Following up on Kelley Chambers’ “Temple topple” article from the March 10, 2010, Oklahoma Gazette, I wanted to clarify a few of my thoughts I felt could easily be misconstrued by readers, and at the same time offer a public call of action for SandRidge to better work with the downtown community.
It’s reasonable to conclude that SandRidge (a good corporate citizen) understandably has PR envy in light of the new Devon Tower rising up and Chesapeake’s sprawling campus. SandRidge should study carefully how this benefits the overall master plan for downtown, and not just the SandRidge compound. If SandRidge has sought additional structural reports, it would be good PR for them to make those efforts public.
Many people thought the historic Skirvin Hotel was too far gone, but look at it today. The India Temple may take a few million extra to preserve and bring up to modern structural standards, but in the long run it will be worth it for both SandRidge and the City of OKC.
Preserving this historic building will build much more PR than SandRidge could ever buy with their current proposal.
Proof of funds for construction should also be in place before we allow any additional historic demolition. It makes me suspicious when there were previous plans in place by a local investment group to turn several of these buildings into housing just a couple years ago when Kerr-McGee was still in OKC, and now the buildings are suddenly deemed not structurally intact or historically relevant.
Destroying what is arguably Oklahoma’s best “urban canyon” or “street wall” along Robinson can have devastating effects on an already sparsely dense downtown core. As former executive director of OKC’s young professional organization, this proposal is the opposite of what the “creative class” (that the Greater Oklahoma City Chamber is desperate in attracting and retaining) is looking for when considering a location to start their career. Most young professionals are looking for a dense, urban location with a high quality of life.

> WHAT THIS EXERCISE ASKS:
**a.** Summarize the letter about the India Temple in two sentences.
**b.** According to the letter about the India Temple, what position did the writer formerly hold?
The entries that follow this letter come from a different source.

> SOURCE INFORMATION:
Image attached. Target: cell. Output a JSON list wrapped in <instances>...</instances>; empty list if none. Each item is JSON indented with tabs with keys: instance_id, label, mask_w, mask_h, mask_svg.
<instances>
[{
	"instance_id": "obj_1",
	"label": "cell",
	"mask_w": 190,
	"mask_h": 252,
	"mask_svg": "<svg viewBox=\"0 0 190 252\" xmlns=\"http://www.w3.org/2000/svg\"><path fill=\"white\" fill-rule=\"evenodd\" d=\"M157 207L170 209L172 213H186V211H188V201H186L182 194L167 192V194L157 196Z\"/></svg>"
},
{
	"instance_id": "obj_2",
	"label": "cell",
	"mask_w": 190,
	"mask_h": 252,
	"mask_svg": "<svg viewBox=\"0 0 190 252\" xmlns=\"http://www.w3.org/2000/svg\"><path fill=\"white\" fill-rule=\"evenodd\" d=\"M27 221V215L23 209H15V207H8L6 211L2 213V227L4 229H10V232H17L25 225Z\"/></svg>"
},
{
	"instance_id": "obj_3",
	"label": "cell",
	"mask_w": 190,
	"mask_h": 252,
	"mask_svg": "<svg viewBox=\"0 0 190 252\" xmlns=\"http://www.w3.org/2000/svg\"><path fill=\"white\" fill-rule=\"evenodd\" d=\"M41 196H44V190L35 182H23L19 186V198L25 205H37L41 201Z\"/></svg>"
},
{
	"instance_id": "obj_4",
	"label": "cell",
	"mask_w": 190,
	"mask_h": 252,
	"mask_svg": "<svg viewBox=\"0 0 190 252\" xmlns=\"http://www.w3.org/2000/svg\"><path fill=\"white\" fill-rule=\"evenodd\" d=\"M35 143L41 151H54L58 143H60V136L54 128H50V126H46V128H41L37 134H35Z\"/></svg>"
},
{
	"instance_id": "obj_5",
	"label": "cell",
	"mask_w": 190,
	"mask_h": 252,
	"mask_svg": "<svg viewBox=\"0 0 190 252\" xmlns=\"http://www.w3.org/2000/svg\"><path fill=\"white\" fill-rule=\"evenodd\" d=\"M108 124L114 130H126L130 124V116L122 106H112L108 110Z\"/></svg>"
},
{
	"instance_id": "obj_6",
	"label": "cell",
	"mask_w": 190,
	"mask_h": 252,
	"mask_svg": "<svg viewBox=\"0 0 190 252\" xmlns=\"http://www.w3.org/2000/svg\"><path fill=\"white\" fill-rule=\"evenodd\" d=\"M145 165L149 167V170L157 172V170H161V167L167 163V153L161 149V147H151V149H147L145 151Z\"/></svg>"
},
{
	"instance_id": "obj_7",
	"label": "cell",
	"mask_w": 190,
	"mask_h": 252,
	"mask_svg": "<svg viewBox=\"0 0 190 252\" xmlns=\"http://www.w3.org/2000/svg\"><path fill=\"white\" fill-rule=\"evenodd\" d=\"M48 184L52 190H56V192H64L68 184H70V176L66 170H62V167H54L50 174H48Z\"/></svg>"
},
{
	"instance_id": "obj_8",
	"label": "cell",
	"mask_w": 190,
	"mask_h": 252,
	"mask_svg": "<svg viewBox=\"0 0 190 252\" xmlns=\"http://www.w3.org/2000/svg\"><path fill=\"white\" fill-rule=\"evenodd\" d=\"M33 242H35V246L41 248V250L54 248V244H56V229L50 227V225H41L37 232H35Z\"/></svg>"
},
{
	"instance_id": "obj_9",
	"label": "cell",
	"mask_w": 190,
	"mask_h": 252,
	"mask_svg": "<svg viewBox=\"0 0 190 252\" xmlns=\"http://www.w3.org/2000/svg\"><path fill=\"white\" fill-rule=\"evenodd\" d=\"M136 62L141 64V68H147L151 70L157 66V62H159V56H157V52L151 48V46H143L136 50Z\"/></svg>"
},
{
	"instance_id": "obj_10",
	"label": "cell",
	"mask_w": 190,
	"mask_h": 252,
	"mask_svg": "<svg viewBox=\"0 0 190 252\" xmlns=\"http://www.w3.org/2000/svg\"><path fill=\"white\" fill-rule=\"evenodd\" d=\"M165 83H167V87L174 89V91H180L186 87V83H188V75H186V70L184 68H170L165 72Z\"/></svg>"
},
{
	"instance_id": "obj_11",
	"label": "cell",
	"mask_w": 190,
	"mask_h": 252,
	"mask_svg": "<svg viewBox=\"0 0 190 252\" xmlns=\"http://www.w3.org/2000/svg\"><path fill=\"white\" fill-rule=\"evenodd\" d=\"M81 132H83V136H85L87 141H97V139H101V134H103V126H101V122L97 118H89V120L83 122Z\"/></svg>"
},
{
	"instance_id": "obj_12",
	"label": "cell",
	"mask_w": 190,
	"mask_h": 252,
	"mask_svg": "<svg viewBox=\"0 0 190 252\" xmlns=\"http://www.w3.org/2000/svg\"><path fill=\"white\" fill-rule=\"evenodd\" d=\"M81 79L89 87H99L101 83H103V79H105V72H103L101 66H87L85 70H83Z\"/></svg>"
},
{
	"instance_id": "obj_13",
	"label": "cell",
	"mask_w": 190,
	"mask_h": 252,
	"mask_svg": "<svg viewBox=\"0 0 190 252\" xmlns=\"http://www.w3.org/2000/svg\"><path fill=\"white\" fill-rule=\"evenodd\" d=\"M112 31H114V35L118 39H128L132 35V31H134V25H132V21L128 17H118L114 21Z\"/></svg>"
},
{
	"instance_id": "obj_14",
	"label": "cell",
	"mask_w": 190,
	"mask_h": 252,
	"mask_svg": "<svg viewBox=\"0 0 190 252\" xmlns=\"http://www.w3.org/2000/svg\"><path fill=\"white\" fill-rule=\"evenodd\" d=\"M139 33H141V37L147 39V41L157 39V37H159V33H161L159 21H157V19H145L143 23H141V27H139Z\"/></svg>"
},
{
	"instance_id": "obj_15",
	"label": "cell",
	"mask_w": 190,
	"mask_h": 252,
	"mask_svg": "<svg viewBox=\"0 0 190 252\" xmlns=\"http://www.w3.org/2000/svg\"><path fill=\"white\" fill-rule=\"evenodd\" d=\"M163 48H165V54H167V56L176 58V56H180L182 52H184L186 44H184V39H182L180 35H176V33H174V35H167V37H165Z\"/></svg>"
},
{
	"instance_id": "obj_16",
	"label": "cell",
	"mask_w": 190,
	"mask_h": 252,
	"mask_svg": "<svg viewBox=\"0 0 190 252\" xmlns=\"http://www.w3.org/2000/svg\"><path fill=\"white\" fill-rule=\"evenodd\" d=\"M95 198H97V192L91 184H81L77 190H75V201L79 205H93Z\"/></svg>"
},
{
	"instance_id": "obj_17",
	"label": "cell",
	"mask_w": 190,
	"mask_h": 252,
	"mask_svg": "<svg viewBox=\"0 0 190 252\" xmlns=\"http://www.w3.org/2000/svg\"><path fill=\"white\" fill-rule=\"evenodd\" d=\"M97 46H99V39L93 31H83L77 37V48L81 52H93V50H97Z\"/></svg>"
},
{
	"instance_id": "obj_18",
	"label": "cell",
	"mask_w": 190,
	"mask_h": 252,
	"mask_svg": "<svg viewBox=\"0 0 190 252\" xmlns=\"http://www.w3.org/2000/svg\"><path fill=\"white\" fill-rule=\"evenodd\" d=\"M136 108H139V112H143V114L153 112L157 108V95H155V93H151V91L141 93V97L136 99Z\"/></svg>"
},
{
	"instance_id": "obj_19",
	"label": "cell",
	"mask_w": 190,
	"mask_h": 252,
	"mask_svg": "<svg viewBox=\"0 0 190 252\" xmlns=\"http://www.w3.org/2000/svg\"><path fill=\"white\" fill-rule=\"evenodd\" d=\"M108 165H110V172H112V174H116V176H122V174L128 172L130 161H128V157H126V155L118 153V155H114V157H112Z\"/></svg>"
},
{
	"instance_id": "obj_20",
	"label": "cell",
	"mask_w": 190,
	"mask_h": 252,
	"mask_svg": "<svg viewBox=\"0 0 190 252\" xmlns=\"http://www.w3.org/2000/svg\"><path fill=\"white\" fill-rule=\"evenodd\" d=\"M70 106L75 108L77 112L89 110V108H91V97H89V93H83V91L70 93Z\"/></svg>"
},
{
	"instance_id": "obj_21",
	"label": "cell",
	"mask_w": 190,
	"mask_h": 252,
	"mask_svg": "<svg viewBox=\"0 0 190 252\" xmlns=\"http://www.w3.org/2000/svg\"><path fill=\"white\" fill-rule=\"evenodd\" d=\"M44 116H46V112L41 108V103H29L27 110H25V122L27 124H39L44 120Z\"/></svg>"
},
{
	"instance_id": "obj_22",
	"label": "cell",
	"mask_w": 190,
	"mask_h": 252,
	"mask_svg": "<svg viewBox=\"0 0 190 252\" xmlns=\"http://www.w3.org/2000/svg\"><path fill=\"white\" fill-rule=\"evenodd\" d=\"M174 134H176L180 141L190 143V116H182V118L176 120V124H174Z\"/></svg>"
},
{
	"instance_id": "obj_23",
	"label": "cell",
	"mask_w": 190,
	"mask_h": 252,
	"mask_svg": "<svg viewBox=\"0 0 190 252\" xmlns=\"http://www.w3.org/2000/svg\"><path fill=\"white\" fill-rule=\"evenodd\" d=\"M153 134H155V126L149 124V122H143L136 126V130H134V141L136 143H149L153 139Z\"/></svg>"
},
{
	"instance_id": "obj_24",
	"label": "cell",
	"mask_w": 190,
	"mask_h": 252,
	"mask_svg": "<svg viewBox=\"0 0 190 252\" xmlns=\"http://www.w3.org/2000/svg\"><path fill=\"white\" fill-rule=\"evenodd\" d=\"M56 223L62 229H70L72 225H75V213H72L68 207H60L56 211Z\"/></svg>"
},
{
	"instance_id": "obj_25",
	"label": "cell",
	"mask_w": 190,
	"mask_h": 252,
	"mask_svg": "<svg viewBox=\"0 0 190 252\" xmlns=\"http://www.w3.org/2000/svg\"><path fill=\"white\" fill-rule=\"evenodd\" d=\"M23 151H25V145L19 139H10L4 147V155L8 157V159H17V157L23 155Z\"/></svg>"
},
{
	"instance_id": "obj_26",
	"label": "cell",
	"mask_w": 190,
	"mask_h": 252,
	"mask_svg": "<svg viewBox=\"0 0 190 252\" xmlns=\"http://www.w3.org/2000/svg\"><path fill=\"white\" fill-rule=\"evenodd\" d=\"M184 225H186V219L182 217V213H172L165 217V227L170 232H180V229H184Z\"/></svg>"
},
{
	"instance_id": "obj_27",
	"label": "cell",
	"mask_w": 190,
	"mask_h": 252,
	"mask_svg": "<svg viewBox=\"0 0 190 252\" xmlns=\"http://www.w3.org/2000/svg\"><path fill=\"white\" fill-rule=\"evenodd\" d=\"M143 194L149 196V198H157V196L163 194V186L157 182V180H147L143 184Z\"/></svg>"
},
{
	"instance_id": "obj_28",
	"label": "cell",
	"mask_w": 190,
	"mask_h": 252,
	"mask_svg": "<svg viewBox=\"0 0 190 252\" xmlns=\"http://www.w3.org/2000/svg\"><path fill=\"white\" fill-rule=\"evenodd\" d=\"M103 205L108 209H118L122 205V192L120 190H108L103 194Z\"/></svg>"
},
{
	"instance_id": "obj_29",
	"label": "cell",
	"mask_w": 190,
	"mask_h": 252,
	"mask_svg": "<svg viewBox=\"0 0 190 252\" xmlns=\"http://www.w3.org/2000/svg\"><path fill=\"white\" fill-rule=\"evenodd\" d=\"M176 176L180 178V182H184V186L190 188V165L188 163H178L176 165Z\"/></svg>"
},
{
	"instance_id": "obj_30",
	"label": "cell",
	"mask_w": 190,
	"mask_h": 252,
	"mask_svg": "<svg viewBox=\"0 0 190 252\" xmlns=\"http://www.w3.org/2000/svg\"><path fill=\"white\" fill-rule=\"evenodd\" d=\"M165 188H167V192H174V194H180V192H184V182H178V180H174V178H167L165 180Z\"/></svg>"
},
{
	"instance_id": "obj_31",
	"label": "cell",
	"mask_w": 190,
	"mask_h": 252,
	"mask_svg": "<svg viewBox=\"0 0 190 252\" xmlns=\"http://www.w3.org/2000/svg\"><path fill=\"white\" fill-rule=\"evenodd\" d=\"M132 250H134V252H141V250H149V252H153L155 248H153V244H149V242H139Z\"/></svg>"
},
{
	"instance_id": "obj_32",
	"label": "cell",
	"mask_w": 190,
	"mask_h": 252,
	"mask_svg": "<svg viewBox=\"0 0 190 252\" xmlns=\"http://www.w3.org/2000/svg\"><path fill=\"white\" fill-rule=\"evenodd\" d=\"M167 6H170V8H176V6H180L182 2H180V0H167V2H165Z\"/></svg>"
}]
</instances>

> ANSWERS BY ITEM NUMBER:
**a.** The writer urges SandRidge to work better with the downtown community and argues that preserving the India Temple, though costly, would be worth it for both SandRidge and Oklahoma City. The writer also says proof of funds should be in place before more historic demolition is allowed, and warns that destroying the street wall along Robinson would harm a downtown core that young professionals want to be dense and urban.

**b.** Former executive director of OKC's young professional organization.